Ook Octavie Dumez moest naar Knokke: 1944
Eric Snauwaert - Dirk Valcke
Begin oktober 1944... ik was toen 14 jaar. Charles Haerinck, politieagent en belleman, meldde aan alle hoeken van de straten het bericht dat alle inwoners van Heist geëvacueerd moesten worden en naar Knokke moesten verhuizen.
Met een stootkar, waarop enkele kledingstukken en wat voedsel, trokken we met gans de familie naar Knokke. Tussen de bombardementen door zijn we dan tenslotte beland aan het Zoute-kerkje te Knokke waar we onze intrek konden nemen in de villa Soeur Ann.
De ganse familie (broers, zusters, tantes en nonkels, kinderen en kleinkinderen) kon daar bekomen van de doorgestane emoties.
Dagelijks ging vader naar “Winterhulp” om soep, in het dorp te Knokke. De kinderen gingen naar de Duitse soldaten toe om brood te halen en het viel op dat die jongere Duitse soldaten heel vriendelijk waren voor de kinderen.
Mijn vader, François, was een kei in het vangen van meeuwen, wat dan ook geregeld door moeder klaargemaakt werd voor middageten.

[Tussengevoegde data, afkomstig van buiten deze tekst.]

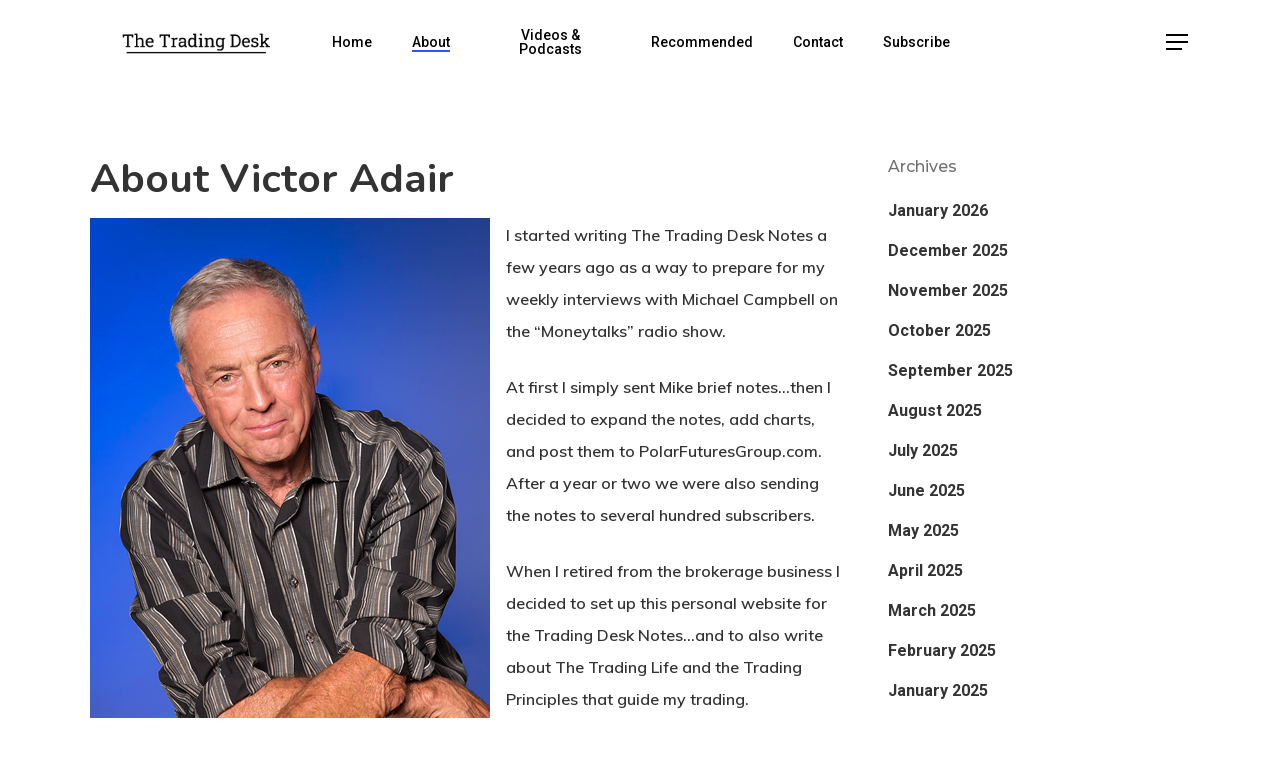

--- FILE ---
content_type: text/css
request_url: https://victoradair.ca/wp-content/themes/salient-child/style.css?ver=12.1.2
body_size: 271
content:
/*
Theme Name: Salient Child Theme
Description: This is a custom child theme for Salient
Theme URI:   https://themeforest.net/item/salient-responsive-multipurpose-theme/4363266
Author: ThemeNectar
Author URI:  https://themeforest.net/user/themenectar
Template: salient
Version: 1.0
*/

.posts-container .post-content-wrap .meta-category{
    display:none;
}

.ninja-form-container{
    max-width: 900px;
    margin:0 auto;
}

.mc4wp-response{
    text-align: center;
}

.single-post #page-header-bg[data-post-hs="default_minimal"] .page-header-bg-image{
    background-image: none!important;
    background: #fff;
}

.single-post #page-header-bg,.single-post #page-header-wrap{
    height: 400px!important;
}

body.single-post.material[data-bg-header="true"] .container-wrap{
    padding-top:0px!important;
}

Maar er werd ook veel paardenvlees gegeten.
Op een dag kwam vader zelfs met een levend paard naar huis, met de bedoeling het te slachten. Maar moeder Esther was veel te bang zodat men uiteindelijk het paard heeft moeten laten lopen.
Overdag zaten wij in de living van de villa, en ‘s nachts werd er geslapen in de kelders. Wij hebben ook een “blindvanger” gekregen. Gelukkig is die niet ontploft midden in de living, want anders waren er zeker vele doden gevallen. Vader kwam geregeld wel met het een of ander naar huis. Op een dag kwam hij binnen met een ganse kuip boerenboter (beste beuter). Dat was voor ons iets heel nieuws.

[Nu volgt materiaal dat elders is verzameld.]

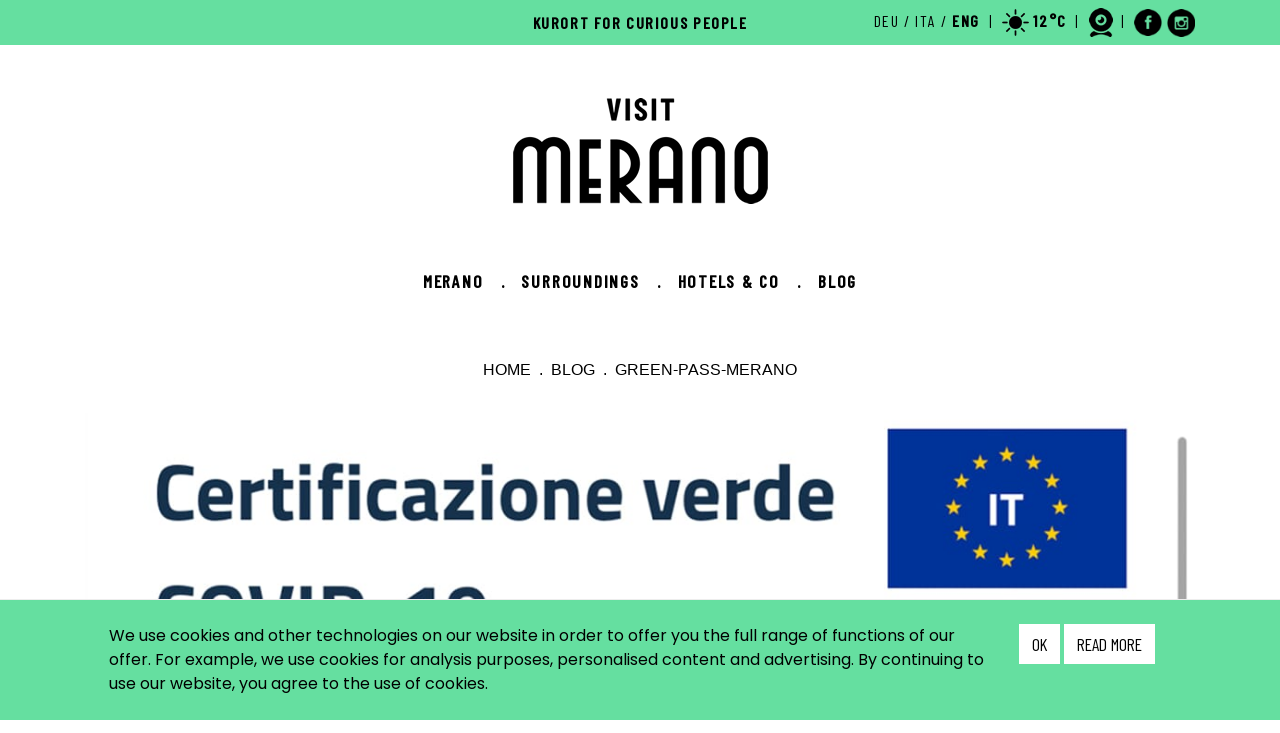

--- FILE ---
content_type: text/css
request_url: https://www.visitmerano.com/css/fontawesome/style.css
body_size: 403
content:
@font-face {
  font-family: 'icomoon';
  src:  url('fonts/icomoon.eot?fef41o');
  src:  url('fonts/icomoon.eot?fef41o#iefix') format('embedded-opentype'),
    url('fonts/icomoon.ttf?fef41o') format('truetype'),
    url('fonts/icomoon.woff?fef41o') format('woff'),
    url('fonts/icomoon.svg?fef41o#icomoon') format('svg');
  font-weight: normal;
  font-style: normal;
}

[class^="icon-"], [class*=" icon-"] {
  /* use !important to prevent issues with browser extensions that change fonts */
  font-family: 'icomoon' !important;
  speak: none;
  font-style: normal;
  font-weight: normal;
  font-variant: normal;
  text-transform: none;
  line-height: 1;
  font-size: 1em;

  /* Better Font Rendering =========== */
  -webkit-font-smoothing: antialiased;
  -moz-osx-font-smoothing: grayscale;
}

.icon-angle-double-up:before {
  content: "\f102";
}
.icon-angle-left:before {
  content: "\f104";
}
.icon-angle-right:before {
  content: "\f105";
}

Eigenlijk hebben wij in de oorlog niets te kort gehad, dat vooral dank zij vader en de andere zusters.
Tijdens de woelige dagen van de eigenlijke bevrijding verbleven wij permanent in de kelders, maar nieuwsgierig als we waren trachten wij toch een en ander te zien. Zo herinner ik mij nog dat een aantal Duitse soldaten, met de handen op het hoofd, uit de bunkers kwamen en aangehouden werden door de Canadezen.
Eens de Duitsers weg waren trokken wij natuurlijk naar die bunkers, uit nieuwsgierigheid, maar vooral ook om te zien of er niets kon meegenomen worden. De bunkers staken vol eten: kaas, salami, conserven en boter. De Canadezen zelf hebben ons nog geholpen om een en ander mee te brengen naar ons huis, en stelden zelfs een vrachtwagen ter beschikking.
Slechts enkele dagen na de eigenlijke bevrijding zijn we reeds terug naar Heist getrokken, en dit met een wagen volgeladen met eten. In de moeilijke naoorlogse periode hebben wij er nog maanden kunnen van “genieten”. Toen we ons huis op de hoek van de Knokkestraat en de Onderwijsstraat bereikten, moesten wij vaststellen dat er veel beschadiging was. Het dak was voor de helft kapot, maar dat werd rap hersteld.
Wat ook een grote indruk op ons gemaakt heeft, is de repressieperiode. Ik heb nog gezien dat de meubels van mensen die hadden samengezworen met de Duitsers, in brand werden gestoken.
De oorlog was een zwarte bladzijde in ons leven, die wij evenwel hebben kunnen omdraaien zonder het verlies van familieleden. Gelukkig zijn er in onze familie tijdens de oorlog geen slachtoffers gevallen.